Solomon H. Snyder Department of Neuroscience, Johns Hopkins University School of Medicine, 725 North Wolfe Street, Baltimore, MD 21205, USA.
Neuropharmacology. 2011 Jun;60(7-8):1187-92. doi: 10.1016/j.neuropharm.2010.10.025. Epub 2010 Oct 31.
Despite identification of the gene for huntingtin (Htt) as causal in Huntington's Disease (HD), explication of HD symptoms and selective damage to the corpus striatum has been elusive. The small G protein Rhes Ras homolog enriched in striatum, highly localized to the striatum, binds selectively to mutant Htt (mHtt) and enhances sumoylation of mHtt. Sumoylation disaggregates mHtt and augments its cytotoxicity. Thus, it appears likely that Rhes-mHtt interaction accounts in substantial part for the selective striatal neurotoxicity of HD with associated extrapyramidal symptomatology. Rhes also binds and activates mTOR, enhancing its influence on protein synthesis, and may be the principal determinant of striatal mTOR activation. In HD, sequestration of Rhes by mHtt may decrease its access to mTOR. The attendant loss of protein translational stimulation may explain the pronounced striatal atrophy of HD. This article is part of a Special Issue entitled 'Trends in neuropharmacology: in memory of Erminio Costa'.

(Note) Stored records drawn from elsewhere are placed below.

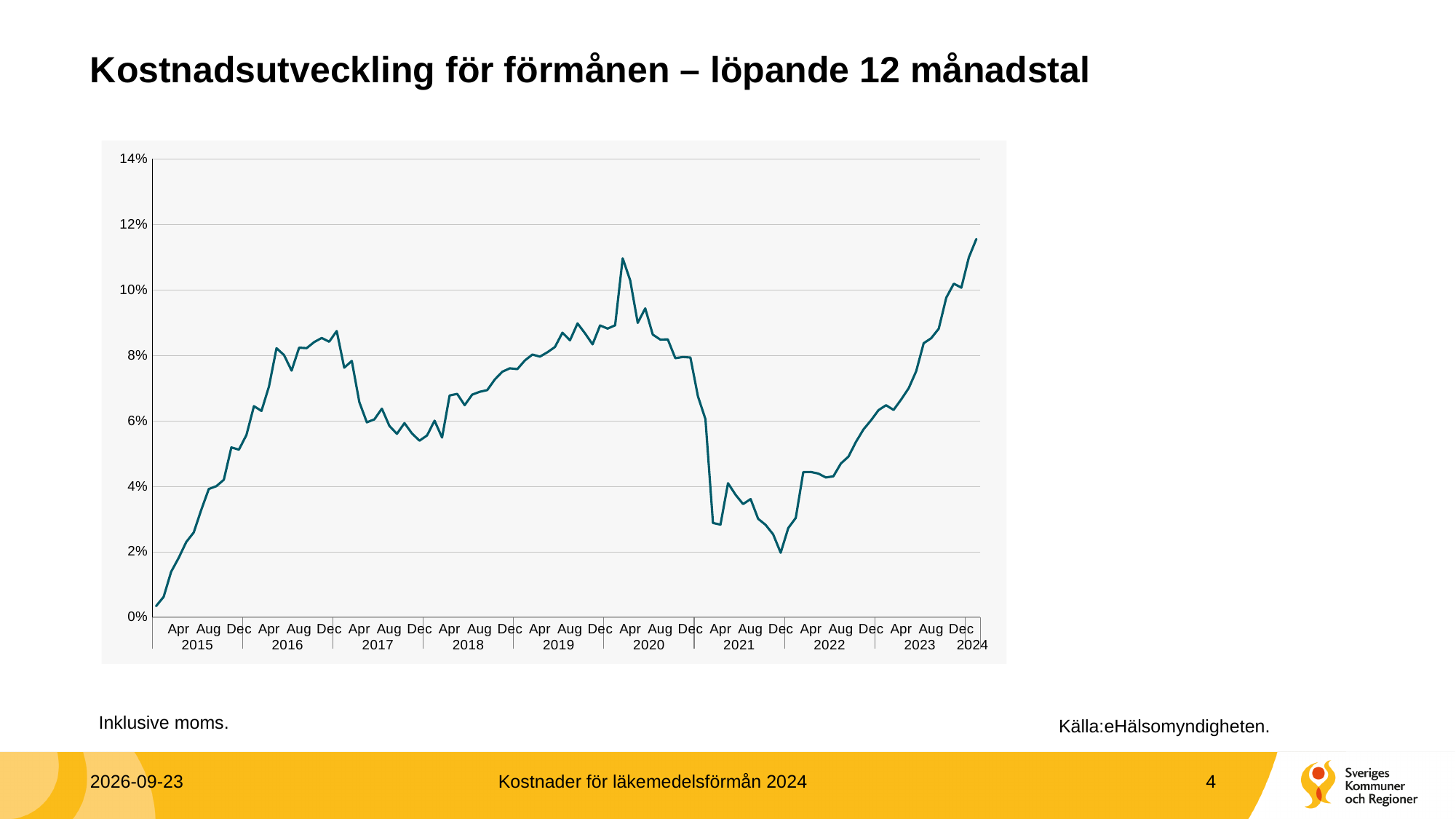
Is the value for Apr 2015 greater or less than 4%? less What kind of chart is shown on the slide? line chart Is the value for Dec 2021 greater or less than 4%? less Does the line rise or fall from Dec 2021 to the end of the series in 2024? rise Is the value for Aug 2022 greater or less than 6%? less What is the title of the chart on the slide? Kostnadsutveckling för förmånen – löpande 12 månadstal What is the highest value shown on the y axis? 14% Does the line rise or fall from Apr 2020 to Dec 2021? fall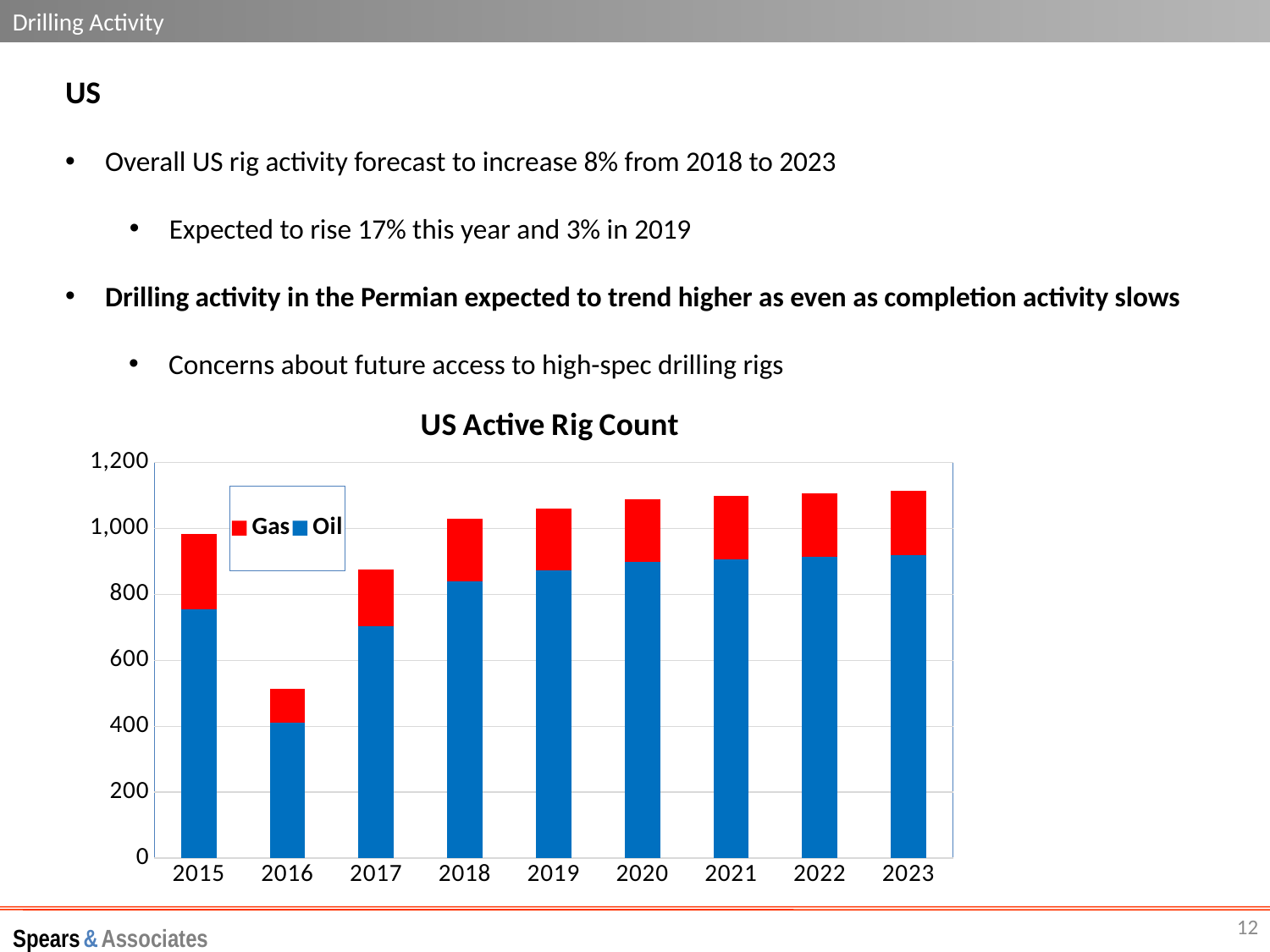
How many years are shown on the x axis of the chart? 9 How many series does the chart legend list? 2 Is the total active rig count for 2015 greater or less than 1,000? less What type of chart is shown on the slide? Stacked bar chart What is the title of the chart? US Active Rig Count Is the total active rig count for 2016 greater or less than 600? less Which year has the lowest total active rig count? 2016 Which year has the larger total active rig count, 2015 or 2017? 2015 Is the total active rig count for 2017 greater or less than 800? greater From 2017 to 2023, does the total active rig count rise or fall? Rise Which colour represents the Oil series in the chart? Blue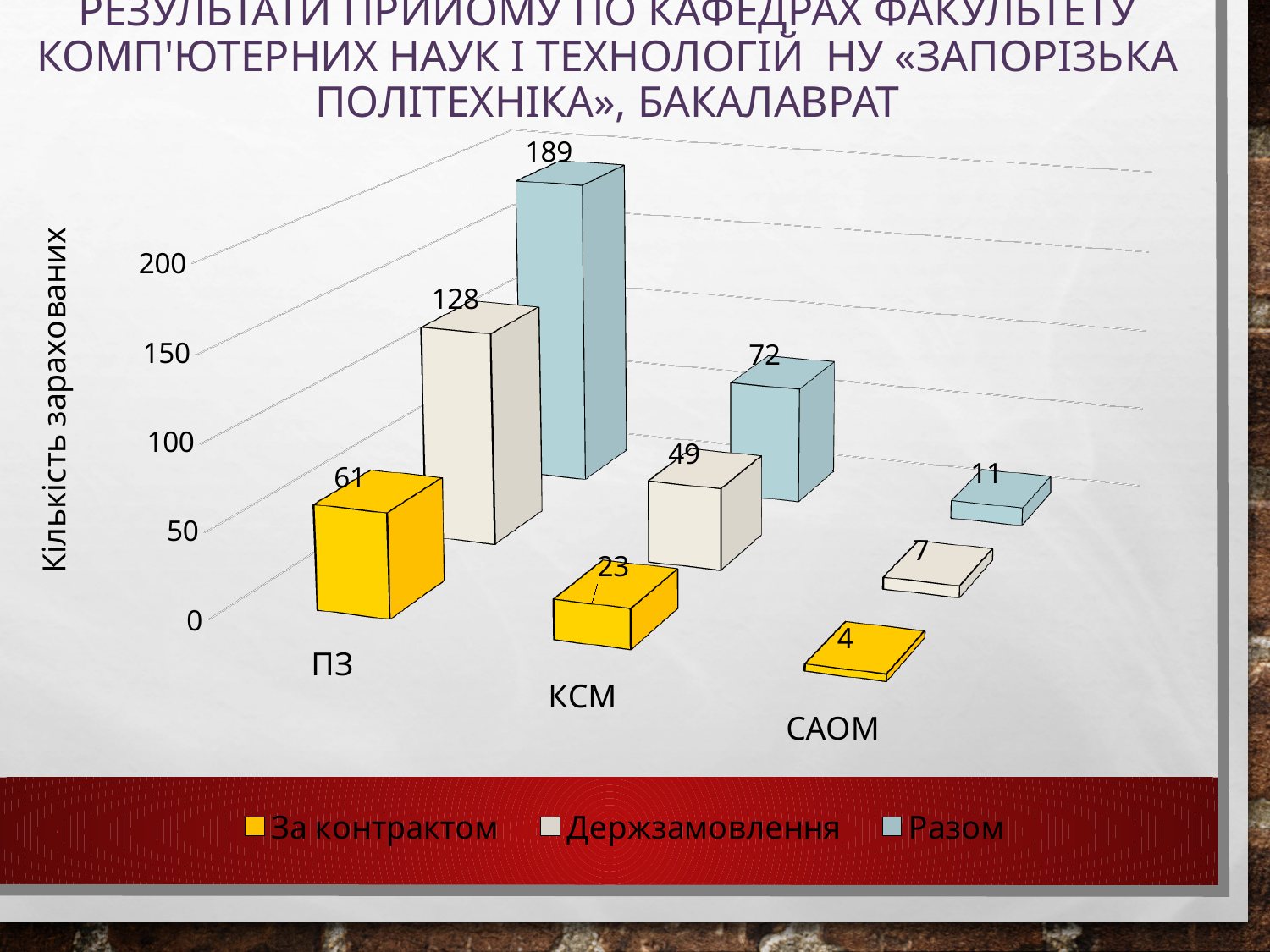
What is the value of Разом for ПЗ? 189 What kind of chart is shown on the slide? Bar chart What is the difference between Держзамовлення for ПЗ and Держзамовлення for КСМ? 79 What is the label of the vertical axis? Кількість зарахованих Do the Разом values rise or fall from ПЗ to САОМ along the x axis? Fall What is the value of Держзамовлення for КСМ? 49 Which is larger: За контрактом for КСМ or Держзамовлення for САОМ? За контрактом for КСМ What is the value of За контрактом for САОМ? 4 How many series does the legend list? 3 Which department has the lowest За контрактом value? САОМ How many departments (categories) are shown on the x axis? 3 Which department has the highest Разом value? ПЗ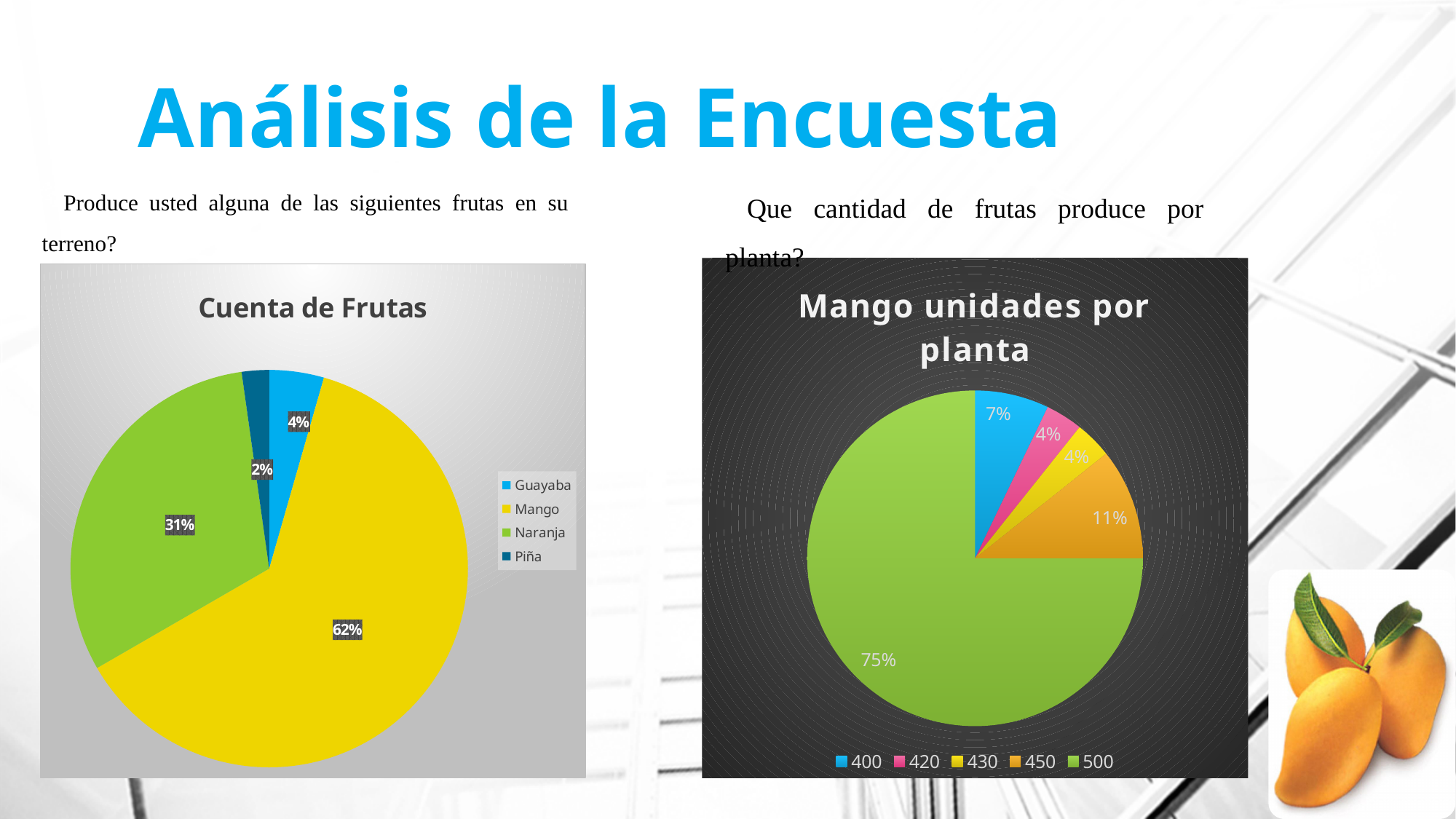
In the 'Mango unidades por planta' chart, which category has the largest slice? 500 In the 'Cuenta de Frutas' chart, what share of the pie does Mango have? 62% In the 'Mango unidades por planta' chart, what share of the pie does the 450 category have? 11% In the 'Cuenta de Frutas' chart, what is the difference in percentage points between Mango and Naranja? 31 In the 'Cuenta de Frutas' chart, which fruit has the largest slice? Mango In the 'Mango unidades por planta' chart, what share of the pie does the 500 category have? 75% In the 'Cuenta de Frutas' chart, how many fruit categories are shown? 4 What kind of chart is 'Mango unidades por planta'? Pie chart In the 'Cuenta de Frutas' chart, which fruit has the smallest slice? Piña In the 'Mango unidades por planta' chart, which is larger, the slice for 400 or the slice for 450? 450 In the 'Mango unidades por planta' chart, how many categories does the legend list? 5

尽管亨廷顿病(HD)的致病基因已被确定为 huntingtin(Htt),但对 HD 症状的解释和对纹状体的选择性损伤仍难以捉摸。富含纹状体的小 G 蛋白 Rhes Ras 同源物高度定位于纹状体,选择性结合突变型 Htt(mHtt)并增强 mHtt 的 sumoylation。Sumoylation 可使 mHtt 解聚并增强其细胞毒性。因此,Rhes-mHtt 相互作用似乎很可能在很大程度上解释了 HD 的选择性纹状体神经毒性及其相关的锥体外系症状。Rhes 还结合并激活 mTOR,增强其对蛋白质合成的影响,并且可能是纹状体 mTOR 激活的主要决定因素。在 HD 中,mHtt 将 Rhes 隔离可能会降低其与 mTOR 的接触。随之而来的蛋白质翻译刺激的丧失可能解释了 HD 明显的纹状体萎缩。本文是题为“神经药理学趋势:纪念 Erminio Costa”的特刊的一部分。